I don’t know it is regular to ask about source code, but I ask my question:
In mathematics and computational geometry, a Delaunay triangulation for a given set P of discrete points in a plane is a triangulation DT§ such that no point in P is inside the circumcircle of any triangle in DT§. A Voronoi diagram is a kind of tesselation that divided the medium into polygons in 2D and polyhedrons in 3D.
I want to know is there any library to calculated the Voronoi diagram in two-dimension and three-dimension. I also have data of Delaunay triangulation via a written-code from myself. So, if there is any library that determines the Voronoi diagram from Delaunay triangulation, it would be desired.

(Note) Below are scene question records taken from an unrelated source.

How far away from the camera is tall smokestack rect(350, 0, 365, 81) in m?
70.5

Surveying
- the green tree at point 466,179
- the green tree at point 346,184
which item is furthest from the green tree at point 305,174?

I will appreciate any comments that give me a little help and forgive me for writing shortcomings.
Are any of John Burkardt’s 1327 (!) Fortran codes relevant? “Voronoi tessellation” and “Delaunay triangulation” appear in the descriptions of several of them.
I code I work on uses parts of Javier Bernal’s suite of programs refractored into modules. Selected Developed Software
That refactoring was done before I was involved, and I cannot vouch that the underlying code is “nice”, only that it works.
You may consider interfacing with the C qhull library, which is what scipy wraps for its Delaunay/Voronoi function. I have not tried this myself, though.
I also find a library in c++. Probably, I use the interface approach with other libraries in three-dimensional.
Do you know interface with which language (Python, C++, or C) has enough speed?
Thanks for your comment.
“* VORNBR: determines the Voronoi neighbors of an eyepoint.”
As mentioned on the page, it has just one subroutine to find neighbors in two-dimensional and not a whole of Voronoi diagram.